Verify that if set S contains more than one element, then composition is not a commutative operation on set M(S) of mappings alph: S-S
We can assume that $\displaystyle |S| < \infty$. Let $\displaystyle S = \{a_1,...,a_n\}$. Let $\displaystyle \alpha $ be the map $\displaystyle a_1\mapsto a_2$ and $\displaystyle a_2\mapsto a_1$ and leaves everything else fixed. Let $\displaystyle \beta$ be the map $\displaystyle a_1\mapsto a_2 , a_2\mapsto a_3, ... , a_n\mapsto a_1$. Show that $\displaystyle \alpha \circ \beta \not = \beta \circ \alpha$. Now if $\displaystyle |S| = \infty$ then it has a finite subseteq $\displaystyle T$ with $\displaystyle |T| \geq 2$. The functions on $\displaystyle T$ can be regarded as being embedded in $\displaystyle S$. Thus, since it is not commutative on $\displaystyle T$ it is not commutative on $\displaystyle S$.

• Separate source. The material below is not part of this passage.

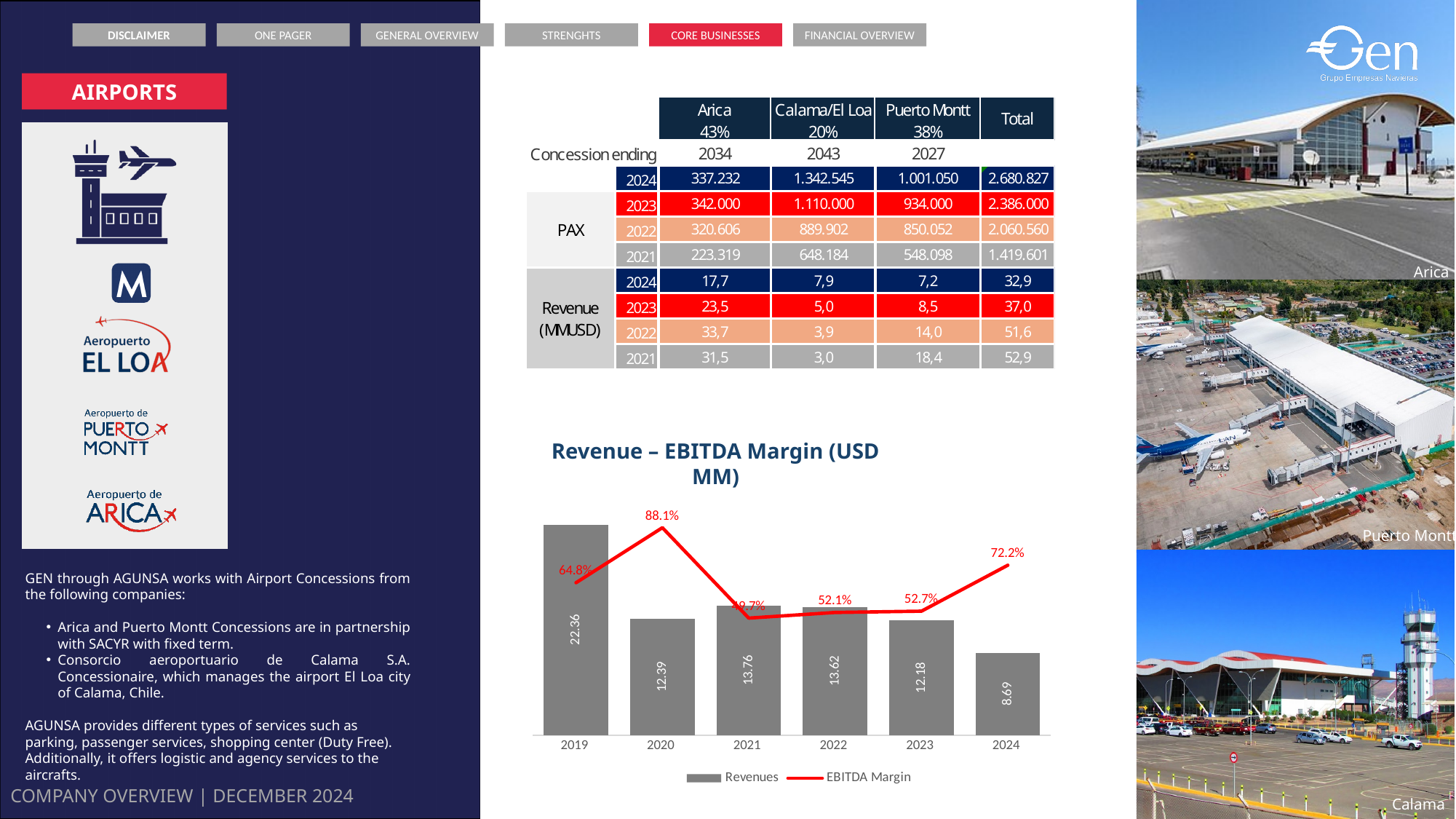
In the Revenue – EBITDA Margin chart, which year has the highest EBITDA Margin? 2020 In the Revenue – EBITDA Margin chart, what is the EBITDA Margin for 2024? 72.2% What series are listed in the legend of the Revenue – EBITDA Margin chart? Revenues and EBITDA Margin In the Revenue – EBITDA Margin chart, what is the Revenues value for 2019? 22.36 In the Revenue – EBITDA Margin chart, which year has the lowest Revenues? 2024 In the Revenue – EBITDA Margin chart, is the Revenues value for 2021 or 2023 larger? 2021 How many years are shown on the x axis of the Revenue – EBITDA Margin chart? 6 How many series does the legend of the Revenue – EBITDA Margin chart list? 2 In the Revenue – EBITDA Margin chart, what is the EBITDA Margin for 2020? 88.1% In the Revenue – EBITDA Margin chart, what is the Revenues value for 2024? 8.69 In the Revenue – EBITDA Margin chart, which year has the highest Revenues? 2019 In the Revenue – EBITDA Margin chart, what is the difference in Revenues between 2019 and 2020? 9.97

The simplest way to do that is to look at a set with 2 elements, say {a, b}
Then we can write out M(S). Since S contains 2 elements M(S) contains 2^2= 4 mappings:
f1(a)= a, f1(b)= a
f2(a)= a, f2(b)= b
f3(a)= b, f3(b)= a
f4(a)= b, f4(b)= b
Now simply note that f4(f1(a))= f4(a)= b and f4(f1(b))= f3(b)= b while f1(f4(a)= f1(b)= a and f1(f4(b))= f1(b)= a.
If S contains more than two elements, M(S) will still contain mappings that take whatever corresponds to a and b as above and maps all other members of S to themselves. Those will not commute.